Subject: Re: [boost] [convert] no-throw and fallback feature
From: Gordon Woodhull (gordon_at_[hidden])
Date: 2011-05-10 17:29:33
On May 10, 2011, at 3:55 PM, Vicente BOTET wrote:
> If opt_tie is implicitly convertible to a bool as it is optional
>
>> // 2
>> int i(fallback);
>> bool b;
>> opt_tie(i, b) = convert_to>(s);
>> if (!b)
>> {
>> std::cerr << "using fallback\n";
>> }
>
> can be written as
>
> // 2 b
> int i(fallback);
> if (!( opt_tie(i) = convert_to>(s)) )
> {
> std::cerr << "using fallback\n";
> }
>
> I agree however that //2 could be easier to read. Do you think that opt_tie must be implicitly convertible to bool or not?

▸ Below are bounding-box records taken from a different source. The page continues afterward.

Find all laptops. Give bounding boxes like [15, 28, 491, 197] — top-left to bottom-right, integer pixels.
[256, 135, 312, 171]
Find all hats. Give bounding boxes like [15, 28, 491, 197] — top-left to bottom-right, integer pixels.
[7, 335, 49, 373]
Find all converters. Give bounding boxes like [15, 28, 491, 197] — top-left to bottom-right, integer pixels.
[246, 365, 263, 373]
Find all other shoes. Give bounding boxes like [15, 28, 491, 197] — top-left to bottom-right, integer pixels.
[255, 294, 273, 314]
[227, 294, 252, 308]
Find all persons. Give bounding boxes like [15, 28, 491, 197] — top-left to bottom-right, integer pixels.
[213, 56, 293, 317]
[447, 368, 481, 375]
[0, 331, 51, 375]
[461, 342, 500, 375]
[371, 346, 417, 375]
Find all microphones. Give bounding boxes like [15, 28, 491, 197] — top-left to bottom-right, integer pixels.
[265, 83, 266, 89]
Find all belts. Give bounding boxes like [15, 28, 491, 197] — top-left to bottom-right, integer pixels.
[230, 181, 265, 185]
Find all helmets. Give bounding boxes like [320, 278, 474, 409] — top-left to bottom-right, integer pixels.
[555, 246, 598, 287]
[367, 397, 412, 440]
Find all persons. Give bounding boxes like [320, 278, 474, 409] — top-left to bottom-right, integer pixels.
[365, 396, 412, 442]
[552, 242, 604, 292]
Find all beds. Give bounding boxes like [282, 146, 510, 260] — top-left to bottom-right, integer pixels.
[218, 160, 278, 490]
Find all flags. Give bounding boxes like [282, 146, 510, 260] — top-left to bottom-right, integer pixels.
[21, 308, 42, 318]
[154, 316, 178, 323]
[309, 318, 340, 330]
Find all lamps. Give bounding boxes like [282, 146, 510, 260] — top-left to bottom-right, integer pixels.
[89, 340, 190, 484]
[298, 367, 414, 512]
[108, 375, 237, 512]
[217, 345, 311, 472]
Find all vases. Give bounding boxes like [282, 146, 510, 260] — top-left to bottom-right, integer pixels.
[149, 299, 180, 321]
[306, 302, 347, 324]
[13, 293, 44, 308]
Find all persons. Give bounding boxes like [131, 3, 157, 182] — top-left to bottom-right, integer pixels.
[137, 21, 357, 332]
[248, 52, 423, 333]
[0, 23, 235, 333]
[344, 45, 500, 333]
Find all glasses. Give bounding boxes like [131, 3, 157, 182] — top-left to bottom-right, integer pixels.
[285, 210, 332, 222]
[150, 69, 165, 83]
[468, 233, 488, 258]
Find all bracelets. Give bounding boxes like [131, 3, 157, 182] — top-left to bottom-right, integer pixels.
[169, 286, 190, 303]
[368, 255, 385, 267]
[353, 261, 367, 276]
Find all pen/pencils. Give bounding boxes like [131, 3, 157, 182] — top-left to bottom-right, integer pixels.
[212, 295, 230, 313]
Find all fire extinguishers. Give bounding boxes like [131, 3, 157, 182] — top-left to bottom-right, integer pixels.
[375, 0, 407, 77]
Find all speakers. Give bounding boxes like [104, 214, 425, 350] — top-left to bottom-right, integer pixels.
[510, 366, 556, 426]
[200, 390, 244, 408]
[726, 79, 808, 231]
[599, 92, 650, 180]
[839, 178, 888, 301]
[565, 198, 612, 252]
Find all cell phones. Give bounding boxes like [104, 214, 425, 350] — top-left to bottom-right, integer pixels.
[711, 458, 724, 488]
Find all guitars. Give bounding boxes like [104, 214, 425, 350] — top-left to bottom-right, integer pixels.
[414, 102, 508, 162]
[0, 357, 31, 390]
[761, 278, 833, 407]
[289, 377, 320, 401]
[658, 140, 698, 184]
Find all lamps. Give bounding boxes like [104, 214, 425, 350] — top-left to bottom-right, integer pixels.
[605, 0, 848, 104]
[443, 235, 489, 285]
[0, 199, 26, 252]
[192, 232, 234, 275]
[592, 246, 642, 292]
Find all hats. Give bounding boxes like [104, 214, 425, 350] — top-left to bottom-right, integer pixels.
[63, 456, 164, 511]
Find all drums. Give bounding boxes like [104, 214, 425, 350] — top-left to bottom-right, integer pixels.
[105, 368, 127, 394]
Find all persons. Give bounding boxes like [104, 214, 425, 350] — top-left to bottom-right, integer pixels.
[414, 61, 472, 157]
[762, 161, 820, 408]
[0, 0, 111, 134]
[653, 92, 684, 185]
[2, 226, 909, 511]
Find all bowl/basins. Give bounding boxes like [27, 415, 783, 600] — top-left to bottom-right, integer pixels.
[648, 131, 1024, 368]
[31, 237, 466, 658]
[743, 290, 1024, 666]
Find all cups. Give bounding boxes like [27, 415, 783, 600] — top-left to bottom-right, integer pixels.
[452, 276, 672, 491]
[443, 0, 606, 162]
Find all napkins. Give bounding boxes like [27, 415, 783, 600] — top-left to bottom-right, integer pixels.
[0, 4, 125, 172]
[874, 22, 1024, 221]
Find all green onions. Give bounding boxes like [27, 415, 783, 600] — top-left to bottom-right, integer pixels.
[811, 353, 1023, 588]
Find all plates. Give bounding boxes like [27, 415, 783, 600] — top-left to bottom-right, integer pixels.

I think opt_tie should behave as if it's optional<T>&. I am not sure why one would want to chain assignments in this case, but it should be possible.
Unfortunately because optional<T&> wants to rebind its reference it's not possible to do as boost::tie does.
So, it's probably a wrapper. This works; I'm not sure if it's optimal:
#include <boost/optional.hpp>
#include <iostream>
using boost::optional;
using std::cout;
using std::endl;
/*
// does not work because optional<T&> wants to rebind its reference on assignment
template<typename T>
optional<T&> opt_tie(T &x) {
return optional<T&>(x);
}
*/
template<typename T>
class opt_tie_type {
T &x_;
public:
opt_tie_type(T &x) : x_(x) {}
const optional<T> operator=(optional<T> const& y) {
if(y)
x_ = y.get();
return y;
}
};
template<typename T>
opt_tie_type<T> opt_tie(T &x) {
return opt_tie_type<T>(x);
}
int main() {
optional<int> has(9), hasnt;
int x;
if(opt_tie(x) = has)
cout << "has " << x << endl;
x = 17;
if(!(opt_tie(x) = hasnt))
cout << "hasn't " << x << endl;
//chained assignment
int y;
optional<int> opt = opt_tie(y) = has;
if(opt)
cout << "still has " << opt.get() << endl;
return 0;
}